Step 2 – Establishing Lower Leg Braces
Use the 32 inch 2x6 to create the lower leg braces. Place the 2x6 below the established 2x4 stretcher adjusting to the appropriate height for the edges to be flush. Secure with two 3 inch wood screws. If there is any excess length, secure the leg brace with screws and then trim with a radial saw.
Step 3 – Establishing Upper Leg Braces
Use the 16 inch 2x6 boards to create upper leg braces. Place the brace above the 2x4 stretcher adjusting the height of the brace to meet flush with the edges. Secure with two 3 inch wood screws.
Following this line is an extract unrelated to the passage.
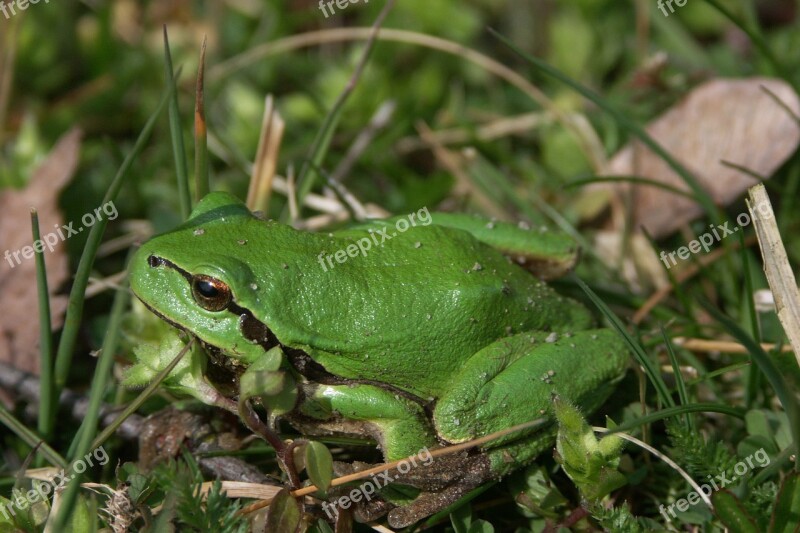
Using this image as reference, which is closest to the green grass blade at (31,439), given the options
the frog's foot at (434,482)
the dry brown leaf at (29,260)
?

By establishing various heights of side braces, there are multiple heights to hang or support various boards while working on different projects.
Step 4 – Securing the Top Crossbar
Use the last 2x6 piece to secure across the top of the crossbar. Drill the board in place horizontally on top of the vertically oriented crossbar. Be sure to space screws approximately every 8 inches, being wary of the metal sawhorse bracket holding the legs in place.
If the sawhorses are meant to be permanent, counter sink all your wood screws and then cover with a dab of wood glue to seal them. The wood glue can also be used in between the boards before securing with screws. This added protection secures the screws from the elements and keep rusting to a minimum. Even with galvanized screws, the wood glue can greatly add to the life of your sawhorse. In addition, countersinking the screws will insure that the screws don't mar any delicate projects you may be working on. The glue can also help in the colder and hotter times of the year to combat the expansion and contraction of the wood.